Here’s a way to make Matt’s method even more composable, with smaller modules and a clear separation of concerns:
Module `DynamicDispatch`
// Module `DynamicDispatch`
public protocol DynamicallyDispatched {
associatedtype Input
associatedtype Result
func attemptAction() -> Result?
}
public protocol ProxyProtocol { associatedtype Wrapped }
public enum Proxy<Wrapped>: ProxyProtocol {}
Module `DynamicDispatchImplementation`
// Module `DynamicDispatchImplementation`
import DynamicDispatch
public protocol KnownConformance {
static func performAction<T: DynamicallyDispatched>(_ t: T) -> T.Result
}
public protocol ConformanceMarker {
associatedtype A: DynamicallyDispatched
}
extension ConformanceMarker {
public static func attempt(_ a: A) -> A.Result? {
(self as? KnownConformance.Type)?.performAction(a)
}
}
Module `CollectionDispatch`
// Module `CollectionDispatch`
@_exported
import DynamicDispatch
@_implementationOnly
import DynamicDispatchImplementation
public protocol AttemptIfBidirectional: DynamicallyDispatched {
override associatedtype Result // To enable type inference
func action<T: BidirectionalCollection>(_ t: T.Type) -> Result where T == Input
}
extension AttemptIfBidirectional {
public func attemptAction() -> Result? {
BidirectionalMarker.attempt(self)
}
}
private enum BidirectionalMarker<A: AttemptIfBidirectional>: ConformanceMarker {}
extension BidirectionalMarker: KnownConformance where A.Input: BidirectionalCollection {
static func performAction<T: DynamicallyDispatched>(_ t: T) -> T.Result {
(t as! A).action(A.Input.self) as! T.Result
}
}
// ...and similar for `RandomAccess`, etc.

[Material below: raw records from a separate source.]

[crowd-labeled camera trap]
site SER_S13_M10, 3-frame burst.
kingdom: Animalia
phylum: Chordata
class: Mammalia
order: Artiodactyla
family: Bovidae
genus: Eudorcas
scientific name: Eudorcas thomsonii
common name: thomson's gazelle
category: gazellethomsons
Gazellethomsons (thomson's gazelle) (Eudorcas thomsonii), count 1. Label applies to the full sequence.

Module `MyCollectionAlgorithms`
@_implementationOnly
import CollectionDispatch
private struct LastIndexIfBidirectional<P: ProxyProtocol>: AttemptIfBidirectional
where P.Wrapped: Collection
{
typealias Input = P.Wrapped
typealias Result = Input.Index?
var x: Input
init<T>(_ x: T) where P == Proxy<T> {
self.x = x
}
func action<T: BidirectionalCollection>(_ t: T.Type) -> Result where T == Input {
return x.isEmpty ? nil : x.index(before: x.endIndex)
}
}
extension Collection {
public var lastIndex: Index? {
if isEmpty { return nil }
if let x = LastIndexIfBidirectional(self).attemptAction() { return x }
var i = startIndex
while true {
let j = i
formIndex(after: &i)
if i == endIndex { return j }
}
}
}
// ...etc.
User code
import MyCollectionAlgorithms
func foo() {
print([1.0, 2.0, 3.0].lastIndex) // Optional(2)
print([4: 5, 6: 7].lastIndex) // Something ridiculously long
print((8...9).lastIndex) // Something moderately long
print("".lastIndex) // nil
}
The first 2 modules are implemented once, with instructions on how to use them.
Then any number of modules like CollectionDispatch can be written, and they are quite simple. For each set of constraints, you essentially copy-and-paste the code, only changing the names and constraints. Importantly, the function with the force-casts gets pasted verbatim, with no changes at all, not even to its signature.
(I tried to lift the force-casting into one of the earlier modules, but couldn’t find a way.)
Next, any number of modules like MyCollectionAlgorithms can be written, importing as many modules like CollectionDispatch as they want. Their authors just need to implement an action type and give it a generic entry-point. They don’t need to know how the dynamic dispatch actually works.
And finally, user code can import modules with dynamically-dispatched algorithms, and call them like normal. From the perspective of these developers, those modules simply provide APIs like any other.